[Data block]:
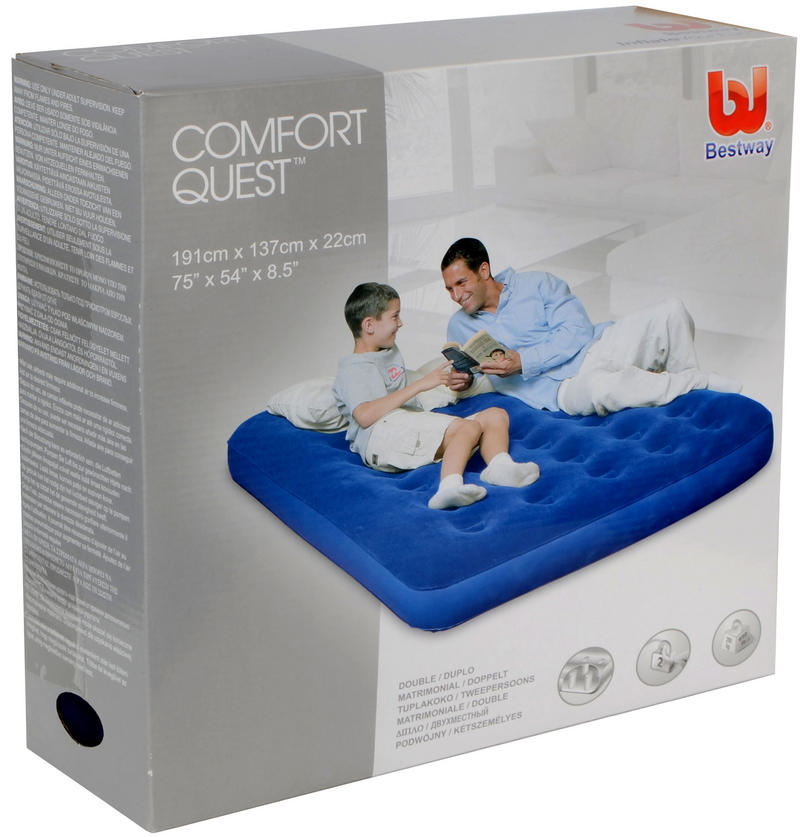 Плюсы «Comfort Quest»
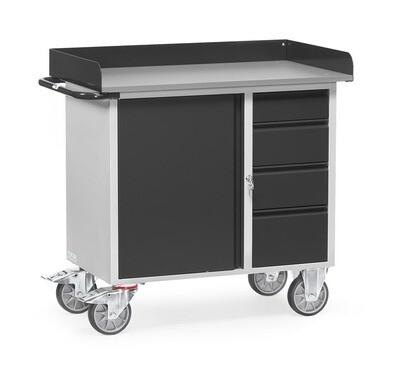 Werkplaatswagen 400 kg, Met rand, Deur, 4 Schuifladen, Staalplaat, RAL 7016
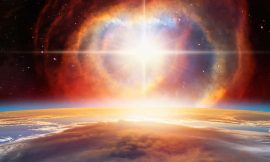Why there are still huge mysteries in supernova physics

[Task brief]:
Produce an exact copy of each line of data, skipping embedded images.

[Finished task]:
 Плюсы «Comfort Quest»
 Werkplaatswagen 400 kg, Met rand, Deur, 4 Schuifladen, Staalplaat, RAL 7016
Why there are still huge mysteries in supernova physics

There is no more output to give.